**EXERCISE TEXT:**
----------
Saturday, April 16, 2011

House Republicans approved a budget Friday that would fundamentally alter Medicare and Medicaid, lower taxes on individuals and corporations, and cut $4.4 trillion from the nation's deficit over the next decade.

With its passing, Republicans have officially put forth their vision for reducing the nation's debt and defining how the federal government fits into people's lives. It's a sharply different approach from the one outlined by President Obama on Wednesday, setting up months of clashes between the two parties over a number of critical fiscal issues.

House Republicans are betting that Americans are so concerned about the nation's mounting debt that they will respond to a bold plan to fix it, even if that prescription includes major changes to Medicare and other entitlements that most people support.

"This is our defining moment. We must choose this path to prosperity," said Budget Chairman Paul Ryan, R-Wis., chief architect of the plan.

Ryan's budget would spend about $40 trillion over the next decade - $6.2 trillion less than the budget Obama proposed in February. The bulk of the savings would come from health care programs, starting with a repeal of Obama's new initiative to expand coverage for the uninsured.

Starting in 2022, Ryan also would end Medicare as an open-ended entitlement for new retirees and begin slowly raising the age of eligibility from 65 to 67. Instead of getting government-paid benefits, retirees could choose a private policy on a newly established Medicare exchange.

Medicaid would come in for even sharper cuts, exceeding $700 billion over the next decade. The GOP plan would end the financing partnership between the federal government and the states, replacing it with block grants that give states less money.
----------
**DATA FOR ANALYSIS:**
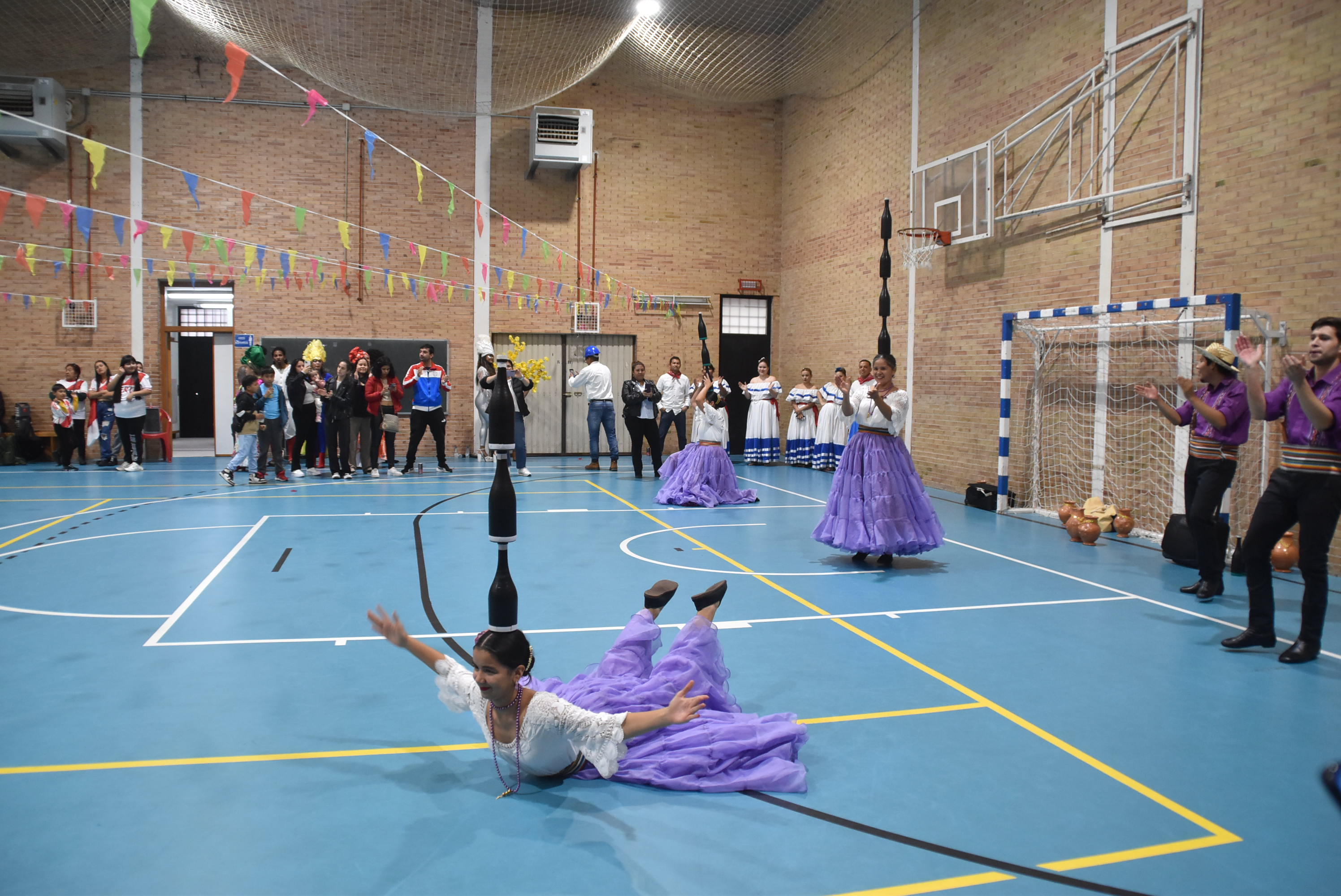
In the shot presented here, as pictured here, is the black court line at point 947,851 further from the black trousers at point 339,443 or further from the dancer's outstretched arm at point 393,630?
the black trousers at point 339,443

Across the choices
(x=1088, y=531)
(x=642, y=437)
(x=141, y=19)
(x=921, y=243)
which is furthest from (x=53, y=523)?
(x=921, y=243)

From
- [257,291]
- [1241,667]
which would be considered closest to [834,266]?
[257,291]

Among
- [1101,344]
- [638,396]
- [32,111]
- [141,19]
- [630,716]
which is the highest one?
[32,111]

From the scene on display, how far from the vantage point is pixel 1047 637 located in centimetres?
526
----------
**BRIEF:**
Could you extend the news article about the House Republican budget, carrying it on from its last paragraph?

**ANSWER SPACE:**
Tax cuts for corporations and other tax reforms would reduce the overall savings of the plan to $4.4 trillion.

All but four Republicans voted for Ryan's 2012 budget blueprint, and every Democrat present voted against it, for a final tally of 235-193.

The Ryan budget has virtually no chance of being enacted into law, considering that Democrats still control the Senate and Obama opposes much of it.

In an interview with the Associated Press on Friday, Obama said the proposed changes to Medicare would create a "fundamentally different society than the one that we have now." Obama offered his own framework for an alternative this week that would decrease the deficit in part by raising taxes on the wealthiest Americans and cutting military and domestic spending.

Democrats believe Republicans made a political mistake in embracing the Ryan budget.

"I want to say to my Republican colleagues: Do you realize that your leadership is asking you to cast a vote today to abolish Medicare as we know it?" said Minority Leader Nancy Pelosi, D-San Francisco.